*** SELECTED PASSAGE ***
Having said that, it is fairly straightforward to associate a fitted partykit tree with a new data set. The building blocks for this are described in the vignette("partykit", package = "partykit"). As a simple illustration let's upsample the kyphosis data set for approximately balanced response categories:

data("kyphosis", package = "rpart")
table(kyphosis$Kyphosis)
##  absent present 
##      64      17 
ky2 <- kyphosis[rep(1:nrow(kyphosis), c(1, 4)[kyphosis$Kyphosis]), ]
table(ky2$Kyphosis)
##  absent present 
##      64      68 

The tree on the upsampled data can be created, printed, and visualized by:

ct2 <- ctree(Kyphosis ~ ., data = ky2)
print(ct2)
## Model formula:
## Kyphosis ~ Age + Number + Start
## 
## Fitted party:
## [1] root
## |   [2] Start <= 12
## |   |   [3] Age <= 27: absent (n = 13, err = 30.8%)
*** DATA ROWS ***
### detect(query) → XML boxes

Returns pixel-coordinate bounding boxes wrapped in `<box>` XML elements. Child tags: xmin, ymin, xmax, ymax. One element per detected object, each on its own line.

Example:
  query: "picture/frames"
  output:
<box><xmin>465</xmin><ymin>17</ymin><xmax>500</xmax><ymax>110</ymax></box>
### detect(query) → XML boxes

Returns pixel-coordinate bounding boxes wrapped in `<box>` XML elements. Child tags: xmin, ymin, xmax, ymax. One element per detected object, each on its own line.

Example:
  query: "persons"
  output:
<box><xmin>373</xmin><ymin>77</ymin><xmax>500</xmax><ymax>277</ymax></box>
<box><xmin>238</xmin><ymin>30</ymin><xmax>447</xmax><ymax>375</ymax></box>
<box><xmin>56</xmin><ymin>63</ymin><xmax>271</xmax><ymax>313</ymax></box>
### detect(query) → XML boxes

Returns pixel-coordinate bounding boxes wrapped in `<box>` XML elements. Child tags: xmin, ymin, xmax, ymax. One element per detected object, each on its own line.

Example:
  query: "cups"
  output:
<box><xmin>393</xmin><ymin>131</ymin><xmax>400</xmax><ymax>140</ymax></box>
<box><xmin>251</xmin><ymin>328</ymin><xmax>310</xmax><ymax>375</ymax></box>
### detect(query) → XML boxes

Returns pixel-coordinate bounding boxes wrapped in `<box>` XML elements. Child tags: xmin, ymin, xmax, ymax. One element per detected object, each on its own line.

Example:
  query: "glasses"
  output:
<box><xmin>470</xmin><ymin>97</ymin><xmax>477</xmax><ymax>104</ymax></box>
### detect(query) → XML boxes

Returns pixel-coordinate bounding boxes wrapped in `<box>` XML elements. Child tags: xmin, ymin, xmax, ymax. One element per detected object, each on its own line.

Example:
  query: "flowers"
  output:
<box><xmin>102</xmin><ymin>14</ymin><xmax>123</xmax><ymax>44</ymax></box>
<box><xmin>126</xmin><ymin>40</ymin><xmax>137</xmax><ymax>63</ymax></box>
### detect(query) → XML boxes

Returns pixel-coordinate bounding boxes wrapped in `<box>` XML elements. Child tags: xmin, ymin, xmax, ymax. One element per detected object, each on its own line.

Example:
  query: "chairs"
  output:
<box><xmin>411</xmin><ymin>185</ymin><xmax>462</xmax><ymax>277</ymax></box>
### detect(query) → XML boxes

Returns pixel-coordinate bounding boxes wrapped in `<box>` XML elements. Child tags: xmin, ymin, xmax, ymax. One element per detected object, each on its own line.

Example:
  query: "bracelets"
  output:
***
STATED TASK A →
Answer these from the partykit tree passage:
(i) Which package is the kyphosis data loaded from?
(ii) After upsampling, how many "present" cases does the new data set hold?
(iii) On which variable and value is the tree's first split made?
Mark each answer (i), (ii), (iii), one per line.
STATED TASK B → Carry on the partykit tree passage from the last line shown.

WRITTEN REPLY A →
(i) rpart
(ii) 68
(iii) Start <= 12

WRITTEN REPLY B →
## |   |   [4] Age > 27: present (n = 67, err = 16.4%)
## |   [5] Start > 12
## |   |   [6] Start <= 14: absent (n = 23, err = 34.8%)
## |   |   [7] Start > 14: absent (n = 29, err = 0.0%)
## 
## Number of inner nodes:    3
## Number of terminal nodes: 4
plot(ct2)

ctree with upsampling

To associate the same tree/node structure with the original kyphosis data without subsampling we just need to: extract the tree ($node), get the fitted nodes and observed response, and add data and terms. This can then also be converted into a constparty (recursive partyitioning with constant fits) and printed/visualized.

ct <- party(ct2$node, 
  data = kyphosis,
  fitted = data.frame(
    "(fitted)" = predict(ct2, newdata = kyphosis, type = "node"),
    "(response)" = kyphosis$Kyphosis,
    check.names = FALSE),
  terms = terms(Kyphosis ~ ., data = kyphosis),
)
ct <- as.constparty(ct)
print(ct)
## Model formula:
## Kyphosis ~ Age + Number + Start
## 
## Fitted party:
## [2] root
## |   [2] Start <= 12
## |   |   [3] Age <= 27: absent (n = 10, err = 10.0%)
## |   |   [4] Age > 27: present (n = 25, err = 44.0%)
## |   [5] Start > 12
## |   |   [6] Start <= 14: absent (n = 17, err = 11.8%)
## |   |   [7] Start > 14: absent (n = 29, err = 0.0%)
## 
## Number of inner nodes:    3
## Number of terminal nodes: 4
plot(ct)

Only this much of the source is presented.